Task goal
Using the data below, return the stretch from the line that contains "dog-happy-new-year-tuttacronaca" through the line that contains "Lovely Apartment. Roma. Artena - Artena", both included, exactly as it stands and nothing beyond it.

Excerpted records
=== Section Start ===

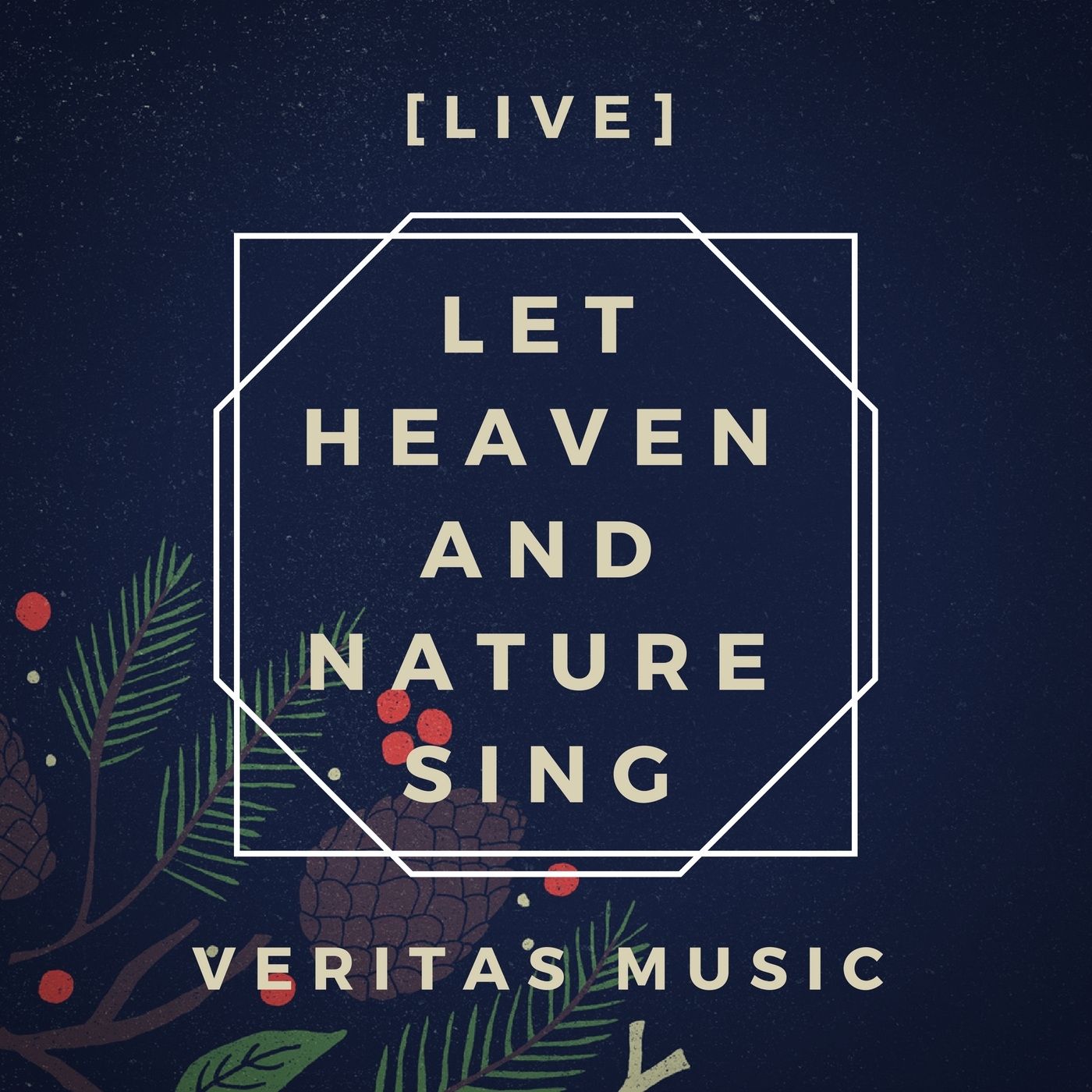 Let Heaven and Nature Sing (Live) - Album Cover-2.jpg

=== Section End ===
=== Section Start ===

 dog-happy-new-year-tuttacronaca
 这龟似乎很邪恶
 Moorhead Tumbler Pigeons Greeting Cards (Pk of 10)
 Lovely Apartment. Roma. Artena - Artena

=== Section End ===
=== Section Start ===

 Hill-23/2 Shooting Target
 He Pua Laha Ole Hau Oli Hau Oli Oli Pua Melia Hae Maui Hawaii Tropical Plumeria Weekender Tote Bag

=== Section End ===

The answer
 dog-happy-new-year-tuttacronaca
 这龟似乎很邪恶
 Moorhead Tumbler Pigeons Greeting Cards (Pk of 10)
 Lovely Apartment. Roma. Artena - Artena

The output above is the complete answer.